La risposta …. logica …. è no. E, infatti, il 18 marzo 2009 nelle Tre Marie abbiamo parlato di zafferano, di mandorle …. del mandorlo.
L’ho scritto in questi ultimi giorni su tante bacheche di facebook, lo ripeto oggi: “In primavera, il mandorlo incanta lo sguardo con il suo meraviglioso fiorire, in grado di risvegliare negli uomini, dopo il grigiore dell’inverno, la gioia di essere al mondo”.
E allora voglio, desidero. . . .anelo credere che all’Aquila si possa realizzare la fiaba della contadina e del secchio col buchino raccontata da Alido Venturi nella sua postfazione al Libro. Bisogna crederci, perché non basta più enunciare la Speranza, ma occorre organizzarla.
Agli organizzatori della Speranza rivolgo i meravigliosi pensieri di un grande profeta, don Tonino Bello:
“Chi spera, non fugge: cammina . . . .corre . . . .danza.
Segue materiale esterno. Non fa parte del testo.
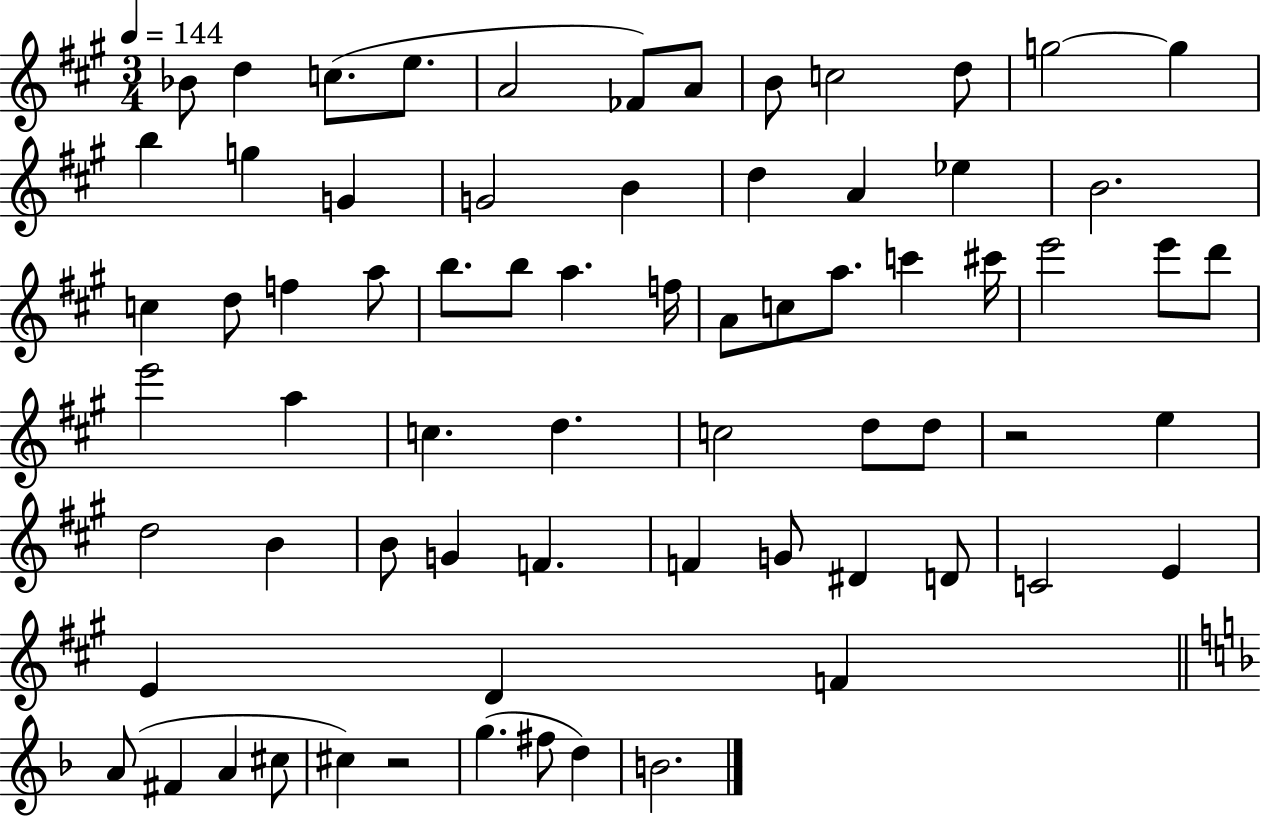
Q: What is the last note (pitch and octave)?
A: B4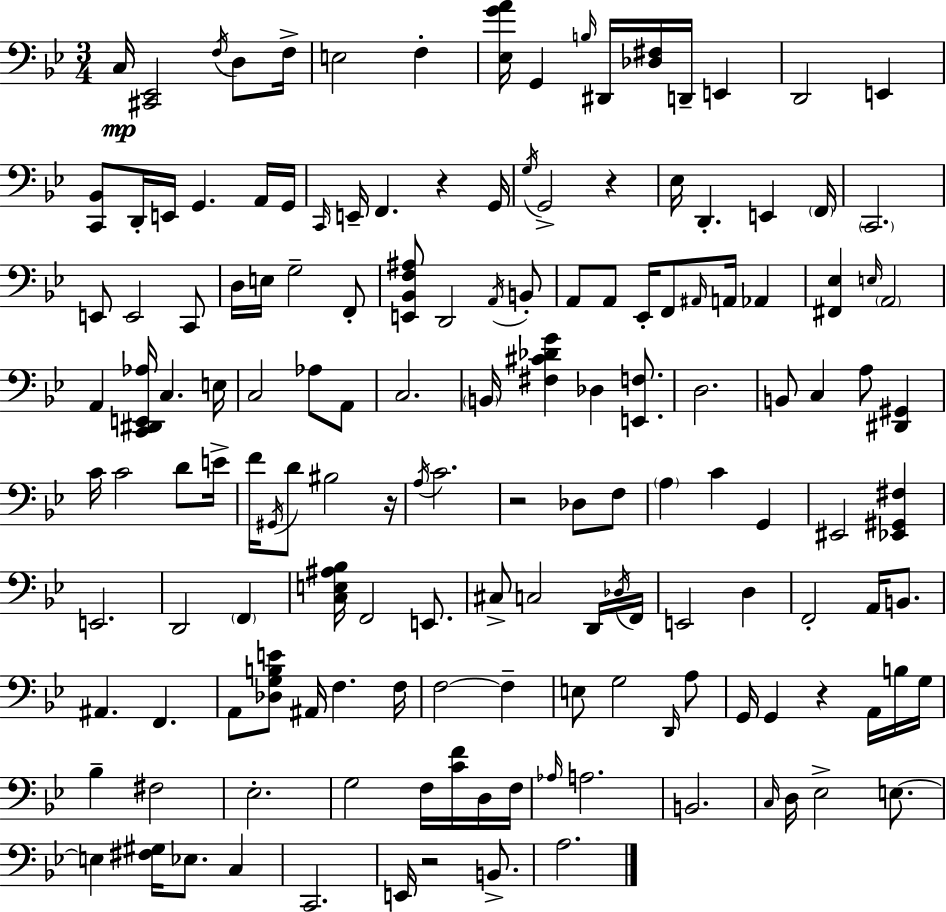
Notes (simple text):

C3/s [C#2,Eb2]/h F3/s D3/e F3/s E3/h F3/q [Eb3,G4,A4]/s G2/q B3/s D#2/s [Db3,F#3]/s D2/s E2/q D2/h E2/q [C2,Bb2]/e D2/s E2/s G2/q. A2/s G2/s C2/s E2/s F2/q. R/q G2/s G3/s G2/h R/q Eb3/s D2/q. E2/q F2/s C2/h. E2/e E2/h C2/e D3/s E3/s G3/h F2/e [E2,Bb2,F3,A#3]/e D2/h A2/s B2/e A2/e A2/e Eb2/s F2/e A#2/s A2/s Ab2/q [F#2,Eb3]/q E3/s A2/h A2/q [C2,D#2,E2,Ab3]/s C3/q. E3/s C3/h Ab3/e A2/e C3/h. B2/s [F#3,C#4,Db4,G4]/q Db3/q [E2,F3]/e. D3/h. B2/e C3/q A3/e [D#2,G#2]/q C4/s C4/h D4/e E4/s F4/s G#2/s D4/e BIS3/h R/s A3/s C4/h. R/h Db3/e F3/e A3/q C4/q G2/q EIS2/h [Eb2,G#2,F#3]/q E2/h. D2/h F2/q [C3,E3,A#3,Bb3]/s F2/h E2/e. C#3/e C3/h D2/s Db3/s F2/s E2/h D3/q F2/h A2/s B2/e. A#2/q. F2/q. A2/e [Db3,G3,B3,E4]/e A#2/s F3/q. F3/s F3/h F3/q E3/e G3/h D2/s A3/e G2/s G2/q R/q A2/s B3/s G3/s Bb3/q F#3/h Eb3/h. G3/h F3/s [C4,F4]/s D3/s F3/s Ab3/s A3/h. B2/h. C3/s D3/s Eb3/h E3/e. E3/q [F#3,G#3]/s Eb3/e. C3/q C2/h. E2/s R/h B2/e. A3/h.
Cambia la storia, non la subisce.
Costruisce il futuro, non lo attende soltanto.
Ha la grinta del lottatore, non la rassegnazione di chi disarma.
Ha la passione del veggente, non l’aria avvilita di chi si lascia andare.
Ricerca la solidarietà con gli altri viandanti, non la gloria del navigatore solitario”.
Concludo confidando, come sempre, sulla cortesia degli Aquilani: quando Robert De Niro verrà a visitare le Tre Marie . . . . reinvitatemi.